-- begin Entries shown --

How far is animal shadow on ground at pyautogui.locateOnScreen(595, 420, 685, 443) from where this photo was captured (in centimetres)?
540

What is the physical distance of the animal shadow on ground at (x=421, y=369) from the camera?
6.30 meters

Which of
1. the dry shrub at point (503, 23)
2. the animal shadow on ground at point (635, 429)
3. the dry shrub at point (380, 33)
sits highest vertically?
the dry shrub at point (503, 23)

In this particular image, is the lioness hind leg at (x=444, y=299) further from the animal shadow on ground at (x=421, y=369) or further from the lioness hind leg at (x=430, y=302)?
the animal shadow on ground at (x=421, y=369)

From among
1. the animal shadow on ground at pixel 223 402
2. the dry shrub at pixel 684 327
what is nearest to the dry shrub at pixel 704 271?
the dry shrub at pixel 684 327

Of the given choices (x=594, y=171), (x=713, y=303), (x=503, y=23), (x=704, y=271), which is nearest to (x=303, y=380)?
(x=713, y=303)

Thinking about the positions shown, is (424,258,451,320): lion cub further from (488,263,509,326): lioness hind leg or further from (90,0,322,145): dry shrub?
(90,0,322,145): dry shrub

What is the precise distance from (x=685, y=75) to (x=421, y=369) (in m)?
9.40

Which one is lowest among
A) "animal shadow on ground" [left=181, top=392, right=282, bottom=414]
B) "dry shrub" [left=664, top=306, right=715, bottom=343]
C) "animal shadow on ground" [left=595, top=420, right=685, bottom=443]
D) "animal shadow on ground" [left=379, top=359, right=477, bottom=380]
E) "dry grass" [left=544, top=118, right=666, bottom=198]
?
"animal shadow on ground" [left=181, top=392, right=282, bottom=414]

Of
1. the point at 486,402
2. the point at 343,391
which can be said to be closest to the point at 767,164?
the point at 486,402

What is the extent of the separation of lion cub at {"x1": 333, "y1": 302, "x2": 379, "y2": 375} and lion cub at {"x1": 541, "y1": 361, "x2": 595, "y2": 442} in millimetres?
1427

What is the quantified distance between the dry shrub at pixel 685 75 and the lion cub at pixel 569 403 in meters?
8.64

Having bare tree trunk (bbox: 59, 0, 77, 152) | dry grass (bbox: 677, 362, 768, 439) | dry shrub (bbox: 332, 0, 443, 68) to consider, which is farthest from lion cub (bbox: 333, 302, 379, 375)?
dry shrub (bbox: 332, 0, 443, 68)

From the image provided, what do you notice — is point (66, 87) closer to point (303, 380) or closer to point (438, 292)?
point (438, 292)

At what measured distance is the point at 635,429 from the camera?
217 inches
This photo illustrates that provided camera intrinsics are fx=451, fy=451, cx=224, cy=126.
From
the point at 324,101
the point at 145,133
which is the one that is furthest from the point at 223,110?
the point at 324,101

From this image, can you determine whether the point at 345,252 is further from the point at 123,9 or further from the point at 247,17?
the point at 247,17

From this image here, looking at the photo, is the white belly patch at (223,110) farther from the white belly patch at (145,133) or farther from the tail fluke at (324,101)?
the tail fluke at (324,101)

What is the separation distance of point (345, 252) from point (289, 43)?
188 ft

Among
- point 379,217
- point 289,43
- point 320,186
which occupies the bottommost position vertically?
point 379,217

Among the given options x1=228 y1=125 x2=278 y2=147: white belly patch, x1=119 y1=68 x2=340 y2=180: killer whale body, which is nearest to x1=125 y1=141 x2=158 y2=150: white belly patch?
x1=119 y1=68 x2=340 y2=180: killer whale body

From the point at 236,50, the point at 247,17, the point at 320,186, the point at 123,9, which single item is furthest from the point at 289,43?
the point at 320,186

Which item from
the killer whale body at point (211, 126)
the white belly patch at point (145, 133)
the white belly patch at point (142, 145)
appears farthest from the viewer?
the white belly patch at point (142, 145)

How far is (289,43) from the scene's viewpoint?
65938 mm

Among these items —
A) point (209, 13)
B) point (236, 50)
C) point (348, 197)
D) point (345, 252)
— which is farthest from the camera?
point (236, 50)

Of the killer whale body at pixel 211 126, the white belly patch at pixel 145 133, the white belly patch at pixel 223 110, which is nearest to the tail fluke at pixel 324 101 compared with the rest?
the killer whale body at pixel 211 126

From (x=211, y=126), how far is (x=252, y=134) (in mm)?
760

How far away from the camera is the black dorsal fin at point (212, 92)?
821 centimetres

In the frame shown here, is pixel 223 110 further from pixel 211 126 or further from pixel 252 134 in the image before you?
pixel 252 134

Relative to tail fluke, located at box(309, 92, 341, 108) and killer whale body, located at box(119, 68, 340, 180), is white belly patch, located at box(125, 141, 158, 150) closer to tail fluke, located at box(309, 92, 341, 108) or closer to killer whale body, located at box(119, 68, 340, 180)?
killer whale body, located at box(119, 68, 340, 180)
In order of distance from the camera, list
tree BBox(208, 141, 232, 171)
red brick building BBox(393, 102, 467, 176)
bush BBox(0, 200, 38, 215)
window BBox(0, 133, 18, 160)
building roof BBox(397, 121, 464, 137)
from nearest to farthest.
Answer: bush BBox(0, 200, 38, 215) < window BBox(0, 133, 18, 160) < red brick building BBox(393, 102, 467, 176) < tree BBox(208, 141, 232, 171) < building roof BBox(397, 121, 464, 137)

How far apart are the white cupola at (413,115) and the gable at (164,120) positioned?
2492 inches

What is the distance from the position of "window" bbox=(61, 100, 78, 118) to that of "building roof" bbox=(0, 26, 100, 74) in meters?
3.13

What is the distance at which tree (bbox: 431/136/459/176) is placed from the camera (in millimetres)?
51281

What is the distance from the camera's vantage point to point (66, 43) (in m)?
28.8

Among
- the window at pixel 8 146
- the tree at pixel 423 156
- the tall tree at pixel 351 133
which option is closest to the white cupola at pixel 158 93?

-- end Entries shown --

◆ What you will do ◆
Write out every line of the material again, exactly as it reads.

◆ Solution for this problem ◆
How far is animal shadow on ground at pyautogui.locateOnScreen(595, 420, 685, 443) from where this photo was captured (in centimetres)?
540

What is the physical distance of the animal shadow on ground at (x=421, y=369) from the camera?
6.30 meters

Which of
1. the dry shrub at point (503, 23)
2. the animal shadow on ground at point (635, 429)
3. the dry shrub at point (380, 33)
sits highest vertically?
the dry shrub at point (503, 23)

In this particular image, is the lioness hind leg at (x=444, y=299) further from the animal shadow on ground at (x=421, y=369) or further from the lioness hind leg at (x=430, y=302)?
the animal shadow on ground at (x=421, y=369)

From among
1. the animal shadow on ground at pixel 223 402
2. the dry shrub at pixel 684 327
what is nearest to the dry shrub at pixel 704 271?
the dry shrub at pixel 684 327

Of the given choices (x=594, y=171), (x=713, y=303), (x=503, y=23), (x=704, y=271), which is nearest to (x=303, y=380)?
(x=713, y=303)

Thinking about the positions shown, is (424,258,451,320): lion cub further from (488,263,509,326): lioness hind leg or further from (90,0,322,145): dry shrub?
(90,0,322,145): dry shrub

What is the precise distance from (x=685, y=75) to (x=421, y=369) (in m)?
9.40

Which one is lowest among
A) "animal shadow on ground" [left=181, top=392, right=282, bottom=414]
B) "dry shrub" [left=664, top=306, right=715, bottom=343]
C) "animal shadow on ground" [left=595, top=420, right=685, bottom=443]
D) "animal shadow on ground" [left=379, top=359, right=477, bottom=380]
E) "dry grass" [left=544, top=118, right=666, bottom=198]
?
"animal shadow on ground" [left=181, top=392, right=282, bottom=414]

Of
1. the point at 486,402
2. the point at 343,391
which can be said to be closest to the point at 767,164?
the point at 486,402

What is the extent of the separation of lion cub at {"x1": 333, "y1": 302, "x2": 379, "y2": 375} and lion cub at {"x1": 541, "y1": 361, "x2": 595, "y2": 442} in millimetres?
1427

What is the quantified distance between the dry shrub at pixel 685 75 and the lion cub at pixel 569 403 in meters?
8.64

Having bare tree trunk (bbox: 59, 0, 77, 152) | dry grass (bbox: 677, 362, 768, 439) | dry shrub (bbox: 332, 0, 443, 68) to consider, which is farthest from lion cub (bbox: 333, 302, 379, 375)?
dry shrub (bbox: 332, 0, 443, 68)

From the image provided, what do you notice — is point (66, 87) closer to point (303, 380) or closer to point (438, 292)?
point (438, 292)

At what measured distance is the point at 635,429 from the camera?
217 inches
This photo illustrates that provided camera intrinsics are fx=451, fy=451, cx=224, cy=126.
From
the point at 324,101
the point at 145,133
which is the one that is furthest from the point at 223,110?
the point at 324,101

From this image, can you determine whether the point at 345,252 is further from the point at 123,9 or further from the point at 247,17?
the point at 247,17

From this image here, looking at the photo, is the white belly patch at (223,110) farther from the white belly patch at (145,133) or farther from the tail fluke at (324,101)?
the tail fluke at (324,101)

What is the separation distance of point (345, 252) from point (289, 43)?
188 ft

Among
- point 379,217
- point 289,43
- point 320,186
which occupies the bottommost position vertically?
point 379,217

Among the given options x1=228 y1=125 x2=278 y2=147: white belly patch, x1=119 y1=68 x2=340 y2=180: killer whale body, which is nearest to x1=125 y1=141 x2=158 y2=150: white belly patch?
x1=119 y1=68 x2=340 y2=180: killer whale body

From the point at 236,50, the point at 247,17, the point at 320,186, the point at 123,9, which single item is furthest from the point at 289,43?
the point at 320,186

Which item from
the killer whale body at point (211, 126)
the white belly patch at point (145, 133)
the white belly patch at point (142, 145)
appears farthest from the viewer?
the white belly patch at point (142, 145)

How far is (289,43) from the scene's viewpoint?
65938 mm

Among these items —
A) point (209, 13)
B) point (236, 50)
C) point (348, 197)
D) point (345, 252)
— which is farthest from the camera?
point (236, 50)

Of the killer whale body at pixel 211 126, the white belly patch at pixel 145 133, the white belly patch at pixel 223 110, which is nearest to the tail fluke at pixel 324 101 compared with the rest?
the killer whale body at pixel 211 126

From (x=211, y=126), how far is (x=252, y=134) (in mm)?
760

How far away from the camera is the black dorsal fin at point (212, 92)?
821 centimetres

In the frame shown here, is pixel 223 110 further from pixel 211 126 or further from pixel 252 134 in the image before you?
pixel 252 134

Relative to tail fluke, located at box(309, 92, 341, 108) and killer whale body, located at box(119, 68, 340, 180), is white belly patch, located at box(125, 141, 158, 150) closer to tail fluke, located at box(309, 92, 341, 108) or closer to killer whale body, located at box(119, 68, 340, 180)?
killer whale body, located at box(119, 68, 340, 180)
In order of distance from the camera, list
tree BBox(208, 141, 232, 171)
red brick building BBox(393, 102, 467, 176)
bush BBox(0, 200, 38, 215)
window BBox(0, 133, 18, 160)
building roof BBox(397, 121, 464, 137)
from nearest to farthest.
Answer: bush BBox(0, 200, 38, 215) < window BBox(0, 133, 18, 160) < red brick building BBox(393, 102, 467, 176) < tree BBox(208, 141, 232, 171) < building roof BBox(397, 121, 464, 137)

How far apart are the white cupola at (413,115) and the gable at (164,120) positioned?
2492 inches

What is the distance from the position of "window" bbox=(61, 100, 78, 118) to that of "building roof" bbox=(0, 26, 100, 74) in meters?
3.13

What is the distance at which tree (bbox: 431/136/459/176) is placed from the camera (in millimetres)?
51281

What is the distance from the camera's vantage point to point (66, 43) (in m)?
28.8

Among
- the window at pixel 8 146
- the tree at pixel 423 156
- the tall tree at pixel 351 133
which option is closest to the white cupola at pixel 158 93?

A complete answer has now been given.